Şu bir gerçektir ki, Atatürk’ün devrimleri başta olmak üzere ondan sonra neredeyse her 10 yılda bir yapılan devrimlerin hedefinde Anadolu insanının inancı olagelmiştir. Bütün bunlara rağmen Anadolu insanı maruz kaldığı onca zulümlere, katliamlara, devrimlere ve darbelere rağmen imanından aldığı güç ile asaletini, metanetini, izzetini ve haysiyetini hep korumuş ve verdiği mücadele ile sabrını bilemiştir. Milletin 15 Temmuz’da kendisine kast etmeye yeltenen şer güçleri ayaklarının altına alması da bilenmiş bu sabrın semeresidir. Ancak şehitlerin kanı dahi henüz kurumadan 15 Temmuz ruhunun kirletilmeye ve hedefinden saptırılmaya çalışıldığı gibi bir durumla karşı karşıya olduğumuz da bir gerçektir.
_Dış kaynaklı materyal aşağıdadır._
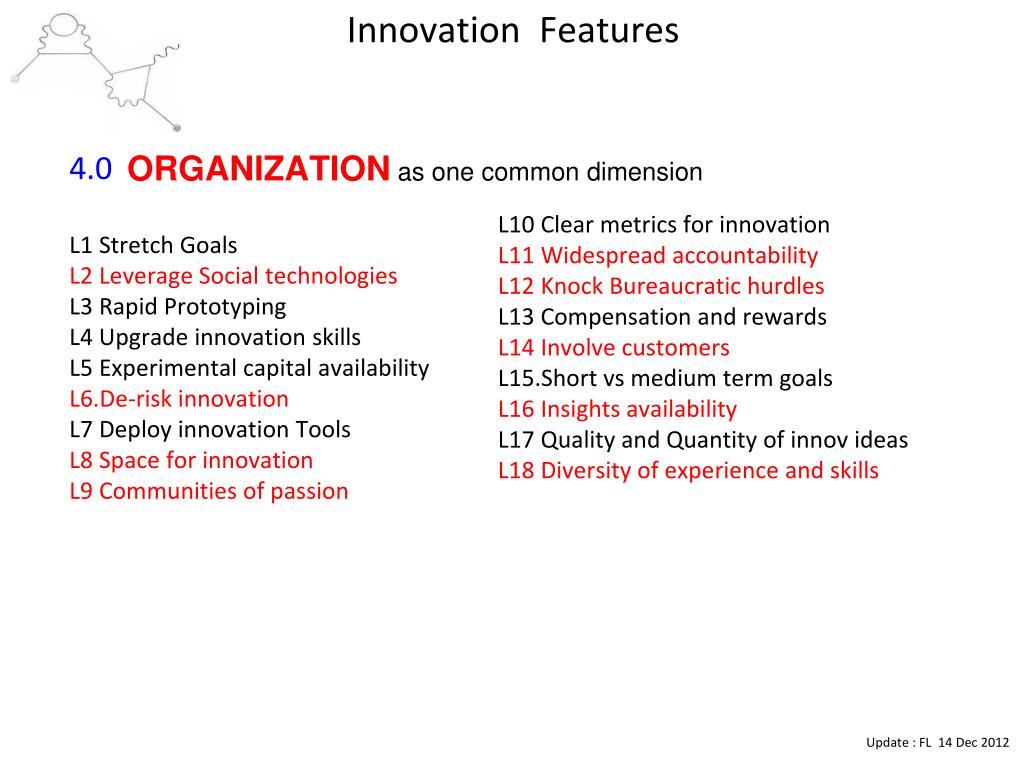 Innovation Features

4.0 ORGANIZATION as one common dimension

L1 Stretch Goals
L2 Leverage Social technologies
L3 Rapid Prototyping
L4 Upgrade innovation skills
L5 Experimental capital availability
L6.De-risk innovation
L7 Deploy innovation Tools
L8 Space for innovation
L9 Communities of passion

L10 Clear metrics for innovation
L11 Widespread accountability
L12 Knock Bureaucratic hurdles
L13 Compensation and rewards
L14 Involve customers
L15.Short vs medium term goals
L16 Insights availability
L17 Quality and Quantity of innov ideas
L18 Diversity of experience and skills

Update : FL 14 Dec 2012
Hele hele o gece milletle birlikte meydanlara akmak yerine kimisi kendince güvenli yerlere gizlenen ve kimisi de darbecilerle olan birilerinin bugün 15 Temmuz adına konuşuyor olduklarını görmek durumun vahametini kavramamız açısından ayrıca bir önem arz etmektedir. Elbette ki, o melun kalkışmanın hedeflerinden biri de Sayın Erdoğan idi. Dolayısıyla kendisi de bu bağlamda bir Anadolulu olan Sayın Erdoğan’dan ve hükümetinden bu milletin beklediği biricik şey, kendisine emanet ettiği iradesini idareye ve yasamaya yansıtmasıdır. Çünkü iradesini idaresine ve yasamaya yansıtmadığı sürece bu ülkenin eşit vatandaşı olmadığının ve kaderinin despot bir azınlığın pençesinde olduğunun bilincindedir. Milletin bu hassasiyetini kendisine rehber edinmesi gereken Erdoğan’ın (ve hükümetinin) milletin bu hassasiyeti doğrultusunda hareket etmek yerine 15 Temmuz ruhuyla örtüşmeyen kimi yasaları yürürlüğe koyması millette derin endişelere ve güvensizliğe yol açmıştır. Temennimiz, elindeki gücü daha fazla güç devşirmek için değil, adaletin tesisi için seferber etmesidir.

FETÖ ile mücadele…

FETÖ’nün özelde Türklerin ve genelde Müslümanların tarihlerindeki en büyük ihanet olduğunda şüphe yoktur. Bizler bu ve benzeri yapıları içimizde barındırmadığımız oranda izzetimizi korumuş olacağız ve Türkiye de içine sızan bu ve benzer yapılardan kendisini temizlediği oranda bağımsızlaşacaktır.

Bu bilinç ve bakış açısıyla FETÖ ile mücadeleyi değerlendirdiğimizde, arzuladığımız başarının oldukça gerisinde kaldığımızı görürüz. Zaten herkes (ve her siyasi parti) ısrarla kendi FETÖ’sünü koruyup kolladığı sürece kayda değer bir başarı da sağlanamayacaktır.

Ne dersek diyelim ve ne yaparsak yapalım, yaşayacağımız güzelliklerin de kötülüklerin de kendi eserimiz olduğunu unutmayalım. Bugüne kadar ne hak ve adalet ekenler zulüm biçmiştir ve ne de zulüm ekenler adalet biçmiştir.